Kemalizme vurulan Türk-İslam aşısı tersi etki doğurarak politik islamın toplumsal tabanını genişletti. Tabanı daralan kemalizmin gerçekleştirdiği  28 Şubat darbesi başarısız oldu. 90’ların sonunda 2000’lerin başında devlet krizi burjuva değişim programı aracılığıyla Türkiye’nin emperyalist küreselleşmeye entegrasyonuydu. Emperyalist mali oligarşi ve işbirlikçi sermaye oligarşisi birlikte ekonomik alt yapıda değişimine uygun olarak siyasi üst yapıda değişimi hızlandırdı. AKP-Cemaat ittifakı bu dönemde iktidar oldu. Sermaye oligarşisi ABD ve AB ile birlikte politik islamcı AKP-Cemaat ittifakı generalleri yenilgiye uğrattı. 27 Nisan muhtırası sonrasında gelinen cumhurbaşkanlığı seçimi kırılma noktası oldu. Faşist diktatörlüğün yarı askeri niteliği değişime uğradı.

Faşist diktatörlüğün askeri karakterindeki değişimle birlikte coğrafyada gelişen Rojava Devrimi, Gezi-Haziran ayaklanması, 7 Haziran seçim zaferi faşist diktatörlüğü krize soktu. 6-8 Ekim Serhildanı ile başlayan süreç ve Suriye politikasının çökmesi rejimi derinden sarstı. Faşist Diktatörlük, 20 Temmuz’da sosyalist gençlerin arasında patlattığı bombayla saray darbesini yürürlüğe soktu. Faşist diktatörlüğün geçmişte yönetim organı MGK’nın yerini saray aldı. Sömürgeci faşist diktatörlük, Kuzey Kürdistan’da Kürt özgürlük hareketiyle özyönetim savaşlarına girişti. Türkiye tarafındaysa gözaltı-tutuklama terörü, kitle katliamları, baskı ve sansür politikaları yürüttü.
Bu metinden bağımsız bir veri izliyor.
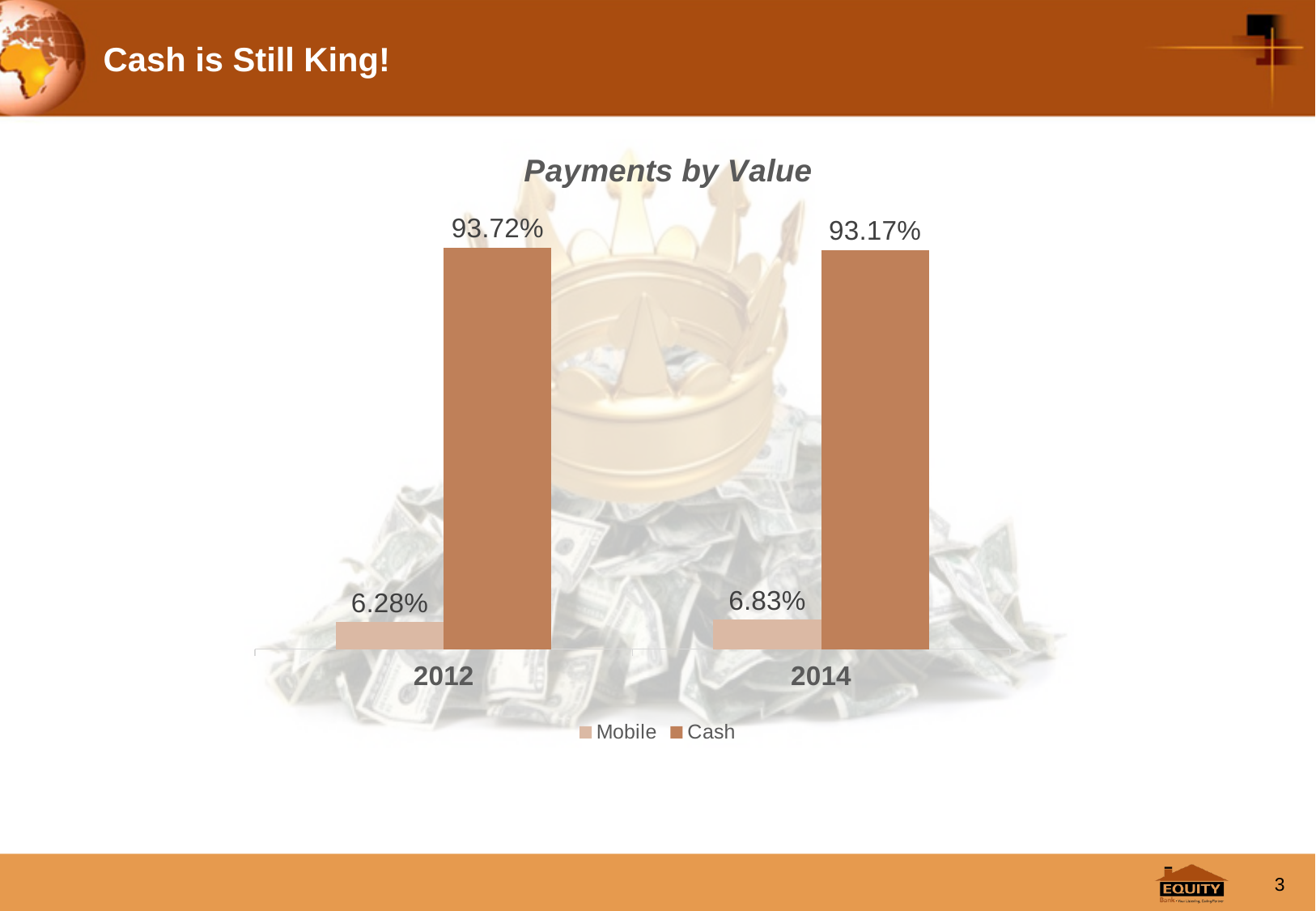
What is the value for Mobile in 2012? 6.28% In which year is the Cash value higher, 2012 or 2014? 2012 What is the value for Cash in 2012? 93.72% How many years are shown on the x axis? 2 Which series has the higher value in 2014, Mobile or Cash? Cash What is the value for Mobile in 2014? 6.83% What is the title of the chart? Payments by Value What kind of chart is shown? Bar chart How many series does the legend list? 2 What is the difference between the Cash values in 2012 and 2014? 0.55% What is the difference between the Mobile values in 2014 and 2012? 0.55% What is the value for Cash in 2014? 93.17%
Rejim krizi ise derinleşmeye başladı. 15 Temmuz askeri darbe girişimi böyle bir dönemde patlak verdi. Devletin egemen kliklerinden Cemaat ve Erdoğan silahlı olarak çatıştı. Erdoğan, paramiliter güçleri ve diğer kliklerle ittifakı ile bu darbe girişimini başarısızlığa uğrattı. Yenikapı’da kurulan ve egemen kliklerin tamamını kapsayan millici-faşist cephe rejim krizinde egemen kliklerin pozisyonunu göstermiştir. Erdoğan şahsında yürütülen başkanlık rejiminin inşası, faşist diktatörlüğün varlık yokluk savaşımıdır.